=== PROVIDED RECORDS ===

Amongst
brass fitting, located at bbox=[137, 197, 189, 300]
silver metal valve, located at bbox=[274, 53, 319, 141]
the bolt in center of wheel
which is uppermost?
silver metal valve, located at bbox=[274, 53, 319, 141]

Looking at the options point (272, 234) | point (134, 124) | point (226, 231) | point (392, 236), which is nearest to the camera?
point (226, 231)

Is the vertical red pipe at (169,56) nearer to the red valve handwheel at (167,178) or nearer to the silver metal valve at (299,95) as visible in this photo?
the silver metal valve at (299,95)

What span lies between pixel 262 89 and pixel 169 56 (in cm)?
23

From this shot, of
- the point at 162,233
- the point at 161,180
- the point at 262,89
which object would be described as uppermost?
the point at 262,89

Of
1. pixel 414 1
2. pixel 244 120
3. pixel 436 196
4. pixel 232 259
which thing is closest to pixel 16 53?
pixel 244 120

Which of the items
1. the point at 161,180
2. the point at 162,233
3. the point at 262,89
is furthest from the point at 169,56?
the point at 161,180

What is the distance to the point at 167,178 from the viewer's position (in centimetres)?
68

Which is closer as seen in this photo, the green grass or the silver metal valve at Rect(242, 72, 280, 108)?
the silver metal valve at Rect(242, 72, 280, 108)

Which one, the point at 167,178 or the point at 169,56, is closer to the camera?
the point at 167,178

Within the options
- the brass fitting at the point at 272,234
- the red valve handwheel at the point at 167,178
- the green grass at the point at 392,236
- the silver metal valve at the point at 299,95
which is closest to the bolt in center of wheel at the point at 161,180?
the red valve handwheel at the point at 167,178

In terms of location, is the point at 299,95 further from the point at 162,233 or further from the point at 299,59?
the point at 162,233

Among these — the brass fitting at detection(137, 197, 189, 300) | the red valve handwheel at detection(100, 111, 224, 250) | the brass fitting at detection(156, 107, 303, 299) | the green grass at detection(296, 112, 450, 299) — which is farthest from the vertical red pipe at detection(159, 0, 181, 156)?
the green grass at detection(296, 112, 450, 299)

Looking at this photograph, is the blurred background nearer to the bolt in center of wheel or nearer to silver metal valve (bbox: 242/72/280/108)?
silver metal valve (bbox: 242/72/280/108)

===

**TASK TO CARRY OUT**
Reproduce all of the data above, word for word and line for line, with no changes.

**PROBLEM SOLUTION**
Amongst
brass fitting, located at bbox=[137, 197, 189, 300]
silver metal valve, located at bbox=[274, 53, 319, 141]
the bolt in center of wheel
which is uppermost?
silver metal valve, located at bbox=[274, 53, 319, 141]

Looking at the options point (272, 234) | point (134, 124) | point (226, 231) | point (392, 236), which is nearest to the camera?
point (226, 231)

Is the vertical red pipe at (169,56) nearer to the red valve handwheel at (167,178) or nearer to the silver metal valve at (299,95) as visible in this photo?
the silver metal valve at (299,95)

What span lies between pixel 262 89 and pixel 169 56 (in cm)?
23

From this shot, of
- the point at 162,233
- the point at 161,180
- the point at 262,89
which object would be described as uppermost?
the point at 262,89

Of
1. pixel 414 1
2. pixel 244 120
3. pixel 436 196
4. pixel 232 259
which thing is closest to pixel 16 53?
pixel 244 120

Which of the items
1. the point at 161,180
2. the point at 162,233
3. the point at 262,89
is furthest from the point at 169,56?
the point at 161,180

What is the distance to the point at 167,178 from the viewer's position (in centimetres)?
68

Which is closer as seen in this photo, the green grass or the silver metal valve at Rect(242, 72, 280, 108)?
the silver metal valve at Rect(242, 72, 280, 108)

Which one, the point at 167,178 or the point at 169,56, is closer to the camera?
the point at 167,178

Within the options
- the brass fitting at the point at 272,234
- the red valve handwheel at the point at 167,178
- the green grass at the point at 392,236
- the silver metal valve at the point at 299,95
which is closest to the bolt in center of wheel at the point at 161,180?
the red valve handwheel at the point at 167,178

In terms of location, is the point at 299,95 further from the point at 162,233 or further from the point at 299,59?
the point at 162,233

Among these — the brass fitting at detection(137, 197, 189, 300) | the red valve handwheel at detection(100, 111, 224, 250) | the brass fitting at detection(156, 107, 303, 299) | the green grass at detection(296, 112, 450, 299) — which is farthest from the vertical red pipe at detection(159, 0, 181, 156)?
the green grass at detection(296, 112, 450, 299)

Looking at this photograph, is the blurred background nearer to the bolt in center of wheel or nearer to silver metal valve (bbox: 242/72/280/108)?
silver metal valve (bbox: 242/72/280/108)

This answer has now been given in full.